E-commerce causes security woes

The spread of e-commerce applications within corporations is increasing the risks of losing revenue or vital information to attackers, a new study of IT professionals indicates.

In a survey of nearly 1,600 IT executives from 50 nations, 73 percent reported some security breach or corporate espionage in the past 12 months, according to a survey by PricewaterhouseCoopers and InformationWeek.

But firms conducting business through their Web site or implementing electronic supply chains or Enterprise Resource Planning (ERP) applications are more likely experience a security breach that affects revenues and corporate data.

"You can control informational Web sites much easier than you can real live transactions," said Bruce Murphy, a partner at PricewaterhouseCoopers. "[For e-commerce sites,] you have to authenticate people, [and] real money is flowing with linkages to core technology environments supporting the business. Whole sales and marketing databases may be linked to transactions."

Not only is the data more sensitive, but also linking to back-end databases is more complex, potentially creating more entry points for attackers.

Of companies selling products or services on their Web sites, 59 percent reported at least one security breach in the past year. That compares to 52 percent of companies that have Web sites but aren't using them for monetary transactions.

Survey respondents included 322 firms that conduct e-commerce from their Web sites and 1,118 that had Web sites but didn't sell from them, said Rusty Weston, managing editor of research for InformationWeek magazine, which jointly commissioned the survey with PricewaterhouseCoopers. Most responding companies have more than 100 employees.

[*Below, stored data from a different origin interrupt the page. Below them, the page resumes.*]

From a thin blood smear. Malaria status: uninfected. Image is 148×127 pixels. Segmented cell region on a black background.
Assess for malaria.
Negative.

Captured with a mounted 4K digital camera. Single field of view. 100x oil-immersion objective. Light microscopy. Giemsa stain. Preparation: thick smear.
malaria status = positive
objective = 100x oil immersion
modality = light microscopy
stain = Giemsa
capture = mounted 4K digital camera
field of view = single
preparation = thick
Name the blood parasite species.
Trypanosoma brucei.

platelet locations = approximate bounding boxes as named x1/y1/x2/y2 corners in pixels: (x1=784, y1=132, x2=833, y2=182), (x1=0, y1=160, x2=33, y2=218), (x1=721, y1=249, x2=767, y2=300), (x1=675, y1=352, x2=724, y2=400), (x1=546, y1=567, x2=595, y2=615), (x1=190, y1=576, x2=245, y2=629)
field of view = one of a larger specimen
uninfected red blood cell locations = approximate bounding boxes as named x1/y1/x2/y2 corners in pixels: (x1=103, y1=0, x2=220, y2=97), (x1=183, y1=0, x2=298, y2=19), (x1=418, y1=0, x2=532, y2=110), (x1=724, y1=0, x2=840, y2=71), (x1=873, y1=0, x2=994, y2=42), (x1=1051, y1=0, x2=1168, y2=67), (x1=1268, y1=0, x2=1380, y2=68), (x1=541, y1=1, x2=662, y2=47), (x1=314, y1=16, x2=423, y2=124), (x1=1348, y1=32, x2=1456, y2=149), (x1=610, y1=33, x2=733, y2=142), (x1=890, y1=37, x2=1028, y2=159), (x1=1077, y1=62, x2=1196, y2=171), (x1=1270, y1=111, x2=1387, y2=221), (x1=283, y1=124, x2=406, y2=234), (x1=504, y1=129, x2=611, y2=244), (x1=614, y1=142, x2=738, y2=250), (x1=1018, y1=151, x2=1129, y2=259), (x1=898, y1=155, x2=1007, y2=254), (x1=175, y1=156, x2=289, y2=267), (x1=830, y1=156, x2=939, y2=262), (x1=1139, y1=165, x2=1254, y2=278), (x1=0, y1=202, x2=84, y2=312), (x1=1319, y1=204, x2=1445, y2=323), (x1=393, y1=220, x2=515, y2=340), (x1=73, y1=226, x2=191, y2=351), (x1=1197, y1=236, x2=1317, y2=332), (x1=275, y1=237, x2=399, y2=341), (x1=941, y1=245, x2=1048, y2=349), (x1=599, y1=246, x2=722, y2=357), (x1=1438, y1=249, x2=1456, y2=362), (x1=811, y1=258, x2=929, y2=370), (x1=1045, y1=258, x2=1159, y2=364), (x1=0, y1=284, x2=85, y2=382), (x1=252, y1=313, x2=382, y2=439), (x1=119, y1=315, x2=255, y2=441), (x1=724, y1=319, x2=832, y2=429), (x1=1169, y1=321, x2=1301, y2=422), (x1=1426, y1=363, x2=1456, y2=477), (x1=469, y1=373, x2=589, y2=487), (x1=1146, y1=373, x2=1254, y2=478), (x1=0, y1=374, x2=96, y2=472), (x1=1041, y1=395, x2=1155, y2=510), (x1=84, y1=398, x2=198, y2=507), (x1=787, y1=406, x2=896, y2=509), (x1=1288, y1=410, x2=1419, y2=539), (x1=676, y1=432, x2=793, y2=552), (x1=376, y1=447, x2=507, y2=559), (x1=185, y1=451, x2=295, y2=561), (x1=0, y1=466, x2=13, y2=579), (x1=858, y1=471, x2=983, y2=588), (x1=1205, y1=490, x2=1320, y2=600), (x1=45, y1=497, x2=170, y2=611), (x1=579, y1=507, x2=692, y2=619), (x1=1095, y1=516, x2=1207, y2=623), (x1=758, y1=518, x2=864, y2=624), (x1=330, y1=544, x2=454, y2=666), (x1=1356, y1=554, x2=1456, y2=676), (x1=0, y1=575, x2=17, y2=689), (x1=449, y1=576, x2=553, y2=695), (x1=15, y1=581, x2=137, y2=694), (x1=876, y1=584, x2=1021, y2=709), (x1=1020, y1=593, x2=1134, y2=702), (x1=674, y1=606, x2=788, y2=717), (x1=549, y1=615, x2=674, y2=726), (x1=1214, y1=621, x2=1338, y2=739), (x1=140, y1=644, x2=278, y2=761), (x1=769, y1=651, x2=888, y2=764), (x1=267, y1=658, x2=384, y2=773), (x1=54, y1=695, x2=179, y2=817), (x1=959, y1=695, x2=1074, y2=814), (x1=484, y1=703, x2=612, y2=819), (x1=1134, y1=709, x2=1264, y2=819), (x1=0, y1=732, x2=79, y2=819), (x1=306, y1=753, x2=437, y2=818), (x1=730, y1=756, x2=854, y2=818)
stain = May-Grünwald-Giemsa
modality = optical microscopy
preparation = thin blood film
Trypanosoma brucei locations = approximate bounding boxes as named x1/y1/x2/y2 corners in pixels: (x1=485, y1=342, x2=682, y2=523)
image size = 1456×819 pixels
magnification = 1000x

For e-commerce sites, 22 percent reported loss of information, 12 percent experienced theft of data or trade secrets, and 7 percent lost revenues. For sites that didn't sell anything, the figures are 13 percent, 4 percent, and 1 percent, respectively.

The biggest threats remain internal, the survey found. Respondents said authorized employees were believed responsible 58 percent of the time, unauthorized employees 24 percent, and former employees 13 percent. Hackers or terrorists comprised another 13 percent, while competitors accounted for 3 percent.

Although 56 percent of those surveyed said information security was a high priority, only 19 percent have a complete security policy. Just less than half (49 percent) admitted they don't know whether weak security caused them a monetary loss.

"The level of effort that people are expending on security continues to be underwhelming," Murphy said. "People still think it's going to happen to somebody else, not to them. What we found is that people aren't adequately up to the challenge. Across the board, they are not consistently taking measures that they need to."

Often business pressures to get a transactional Web site running overshadow security issues.

"People will spend more to chase revenue than to protect revenue," he said. "Security is frequently a casualty of that."

The survey was conducted in June and July by British research firm Kadence UK, which asked survey questions from PricewaterhouseCoopers and InformationWeek five languages. The survey's margin of error is between 3.8 and 8 percent.